─── PASSAGE ───

Abstract:
Hexavalent chromium Cr(VI) is a known carcinogen and apart from being carcinogenic,
its exposure duration has adverse health effects on humans such as perforation
of the nasal septum, asthma, bronchitis, pneumonitis, and lung cancer. Insoluble
Cr(VI) persists to be more toxic than soluble Cr(VI) since when deposited in the
lungs, it acts as a strong oxidizer that can breakdown cell membranes to produce
reactive radicals that further causes changes in cell function or mutations. The deliquescence
of Cr(VI) under atmospheric conditions (pH ~4), suggested the presence
of insoluble/sparingly soluble Cr(VI) species such as PbCrO4, BaCrO4, CaCrO4, and
(NH4)2CrO4 that can precipitate in solution. Hence, the need to quantify Cr has necessitated
the development of advanced materials that can serve as sensors to detect
total Cr(VI) (soluble + insoluble) in environmental samples. The main objective of
this research was to develop a functionalized method to quantify insoluble atmospheric
Cr(VI) concentrations in PM. The method development involved the use of a
fluorescent carbon material (N,S-CDs) as a sensor towards Cr(VI) in ambient PM.

───

- **AIM OF THE EXERCISE**: According to the abstract, what material was used as a sensor for Cr(VI) in ambient PM?

─── DATA SECTION ───

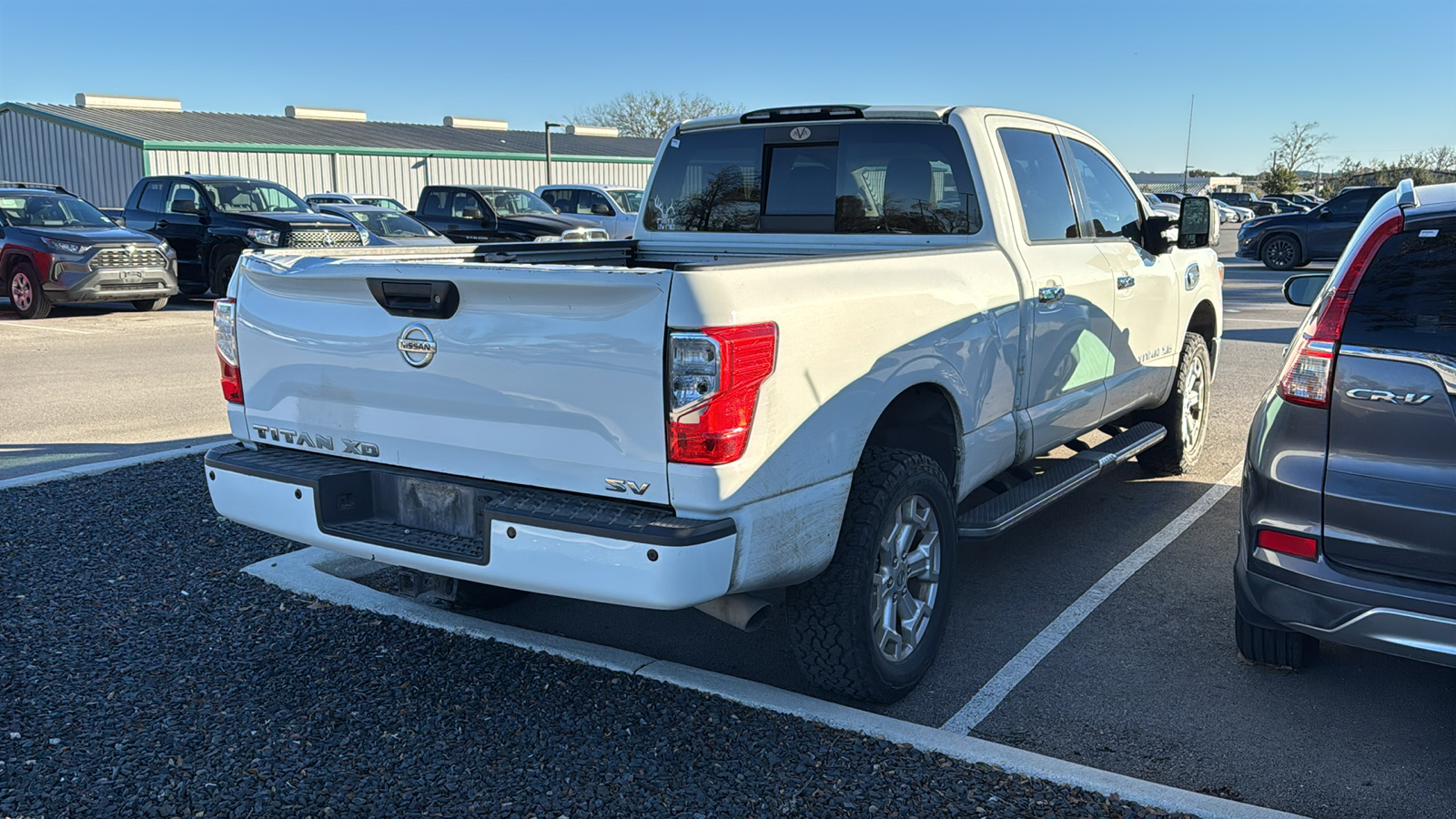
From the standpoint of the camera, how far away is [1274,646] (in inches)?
157

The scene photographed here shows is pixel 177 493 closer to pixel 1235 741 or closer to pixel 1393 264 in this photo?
pixel 1235 741

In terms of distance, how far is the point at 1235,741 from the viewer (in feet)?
11.6

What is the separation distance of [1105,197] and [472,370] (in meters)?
3.67

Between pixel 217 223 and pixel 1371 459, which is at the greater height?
pixel 217 223

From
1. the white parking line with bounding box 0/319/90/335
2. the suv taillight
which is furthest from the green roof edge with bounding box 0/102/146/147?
the suv taillight

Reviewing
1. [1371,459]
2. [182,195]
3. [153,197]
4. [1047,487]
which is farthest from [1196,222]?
[153,197]

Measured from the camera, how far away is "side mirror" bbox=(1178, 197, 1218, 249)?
5.92 metres

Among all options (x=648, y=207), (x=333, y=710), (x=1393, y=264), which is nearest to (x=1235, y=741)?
(x=1393, y=264)

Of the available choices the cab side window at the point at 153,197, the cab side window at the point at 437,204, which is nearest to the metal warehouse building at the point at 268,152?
the cab side window at the point at 437,204

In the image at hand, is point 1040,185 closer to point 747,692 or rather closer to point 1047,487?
point 1047,487

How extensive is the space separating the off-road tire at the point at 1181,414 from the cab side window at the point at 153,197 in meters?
15.4

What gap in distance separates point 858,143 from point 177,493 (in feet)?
12.9

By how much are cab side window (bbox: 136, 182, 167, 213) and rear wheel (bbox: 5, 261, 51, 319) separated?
99.8 inches

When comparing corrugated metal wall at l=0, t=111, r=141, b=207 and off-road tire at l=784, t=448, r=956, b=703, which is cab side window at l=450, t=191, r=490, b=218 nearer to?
off-road tire at l=784, t=448, r=956, b=703
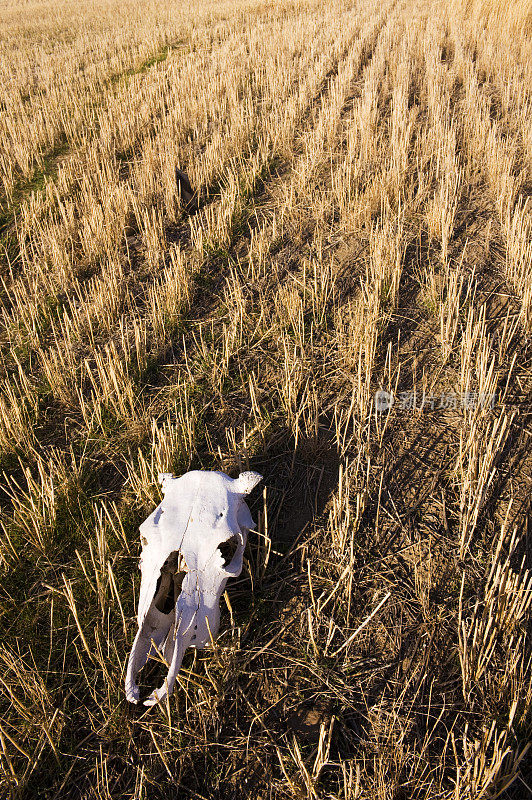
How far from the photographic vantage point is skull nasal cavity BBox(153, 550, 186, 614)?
215 cm

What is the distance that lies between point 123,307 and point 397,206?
9.11ft

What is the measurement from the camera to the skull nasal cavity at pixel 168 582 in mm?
2150

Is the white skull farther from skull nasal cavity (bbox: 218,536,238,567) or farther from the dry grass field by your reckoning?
the dry grass field

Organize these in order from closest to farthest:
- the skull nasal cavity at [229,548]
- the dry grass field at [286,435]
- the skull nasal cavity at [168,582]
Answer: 1. the dry grass field at [286,435]
2. the skull nasal cavity at [168,582]
3. the skull nasal cavity at [229,548]

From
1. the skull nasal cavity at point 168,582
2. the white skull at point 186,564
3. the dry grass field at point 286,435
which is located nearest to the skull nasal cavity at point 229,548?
the white skull at point 186,564

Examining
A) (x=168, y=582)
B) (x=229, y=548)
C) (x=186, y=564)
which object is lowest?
(x=229, y=548)

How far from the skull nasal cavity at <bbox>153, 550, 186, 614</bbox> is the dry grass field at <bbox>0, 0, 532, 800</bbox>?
18cm

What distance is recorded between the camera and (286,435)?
3107 mm

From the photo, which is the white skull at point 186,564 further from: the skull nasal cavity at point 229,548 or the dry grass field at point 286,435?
the dry grass field at point 286,435

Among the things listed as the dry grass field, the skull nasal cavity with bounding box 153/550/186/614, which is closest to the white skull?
the skull nasal cavity with bounding box 153/550/186/614

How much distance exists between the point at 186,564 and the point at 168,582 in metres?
0.16

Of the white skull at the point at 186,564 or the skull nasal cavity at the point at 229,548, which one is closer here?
the white skull at the point at 186,564

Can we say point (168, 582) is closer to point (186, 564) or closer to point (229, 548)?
point (186, 564)

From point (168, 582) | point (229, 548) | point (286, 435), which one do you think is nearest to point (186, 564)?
point (168, 582)
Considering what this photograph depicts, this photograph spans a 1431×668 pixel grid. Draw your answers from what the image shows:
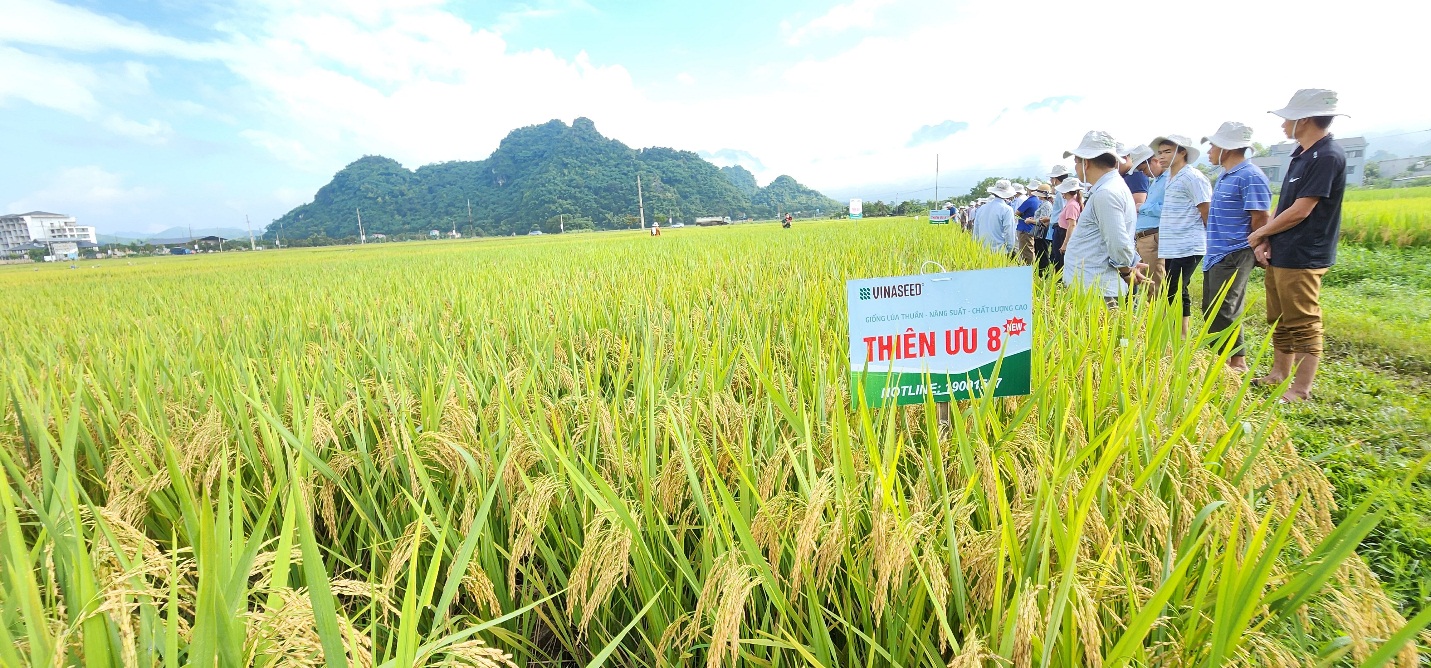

───

- **REPLY**: A fluorescent carbon material (N,S-CDs).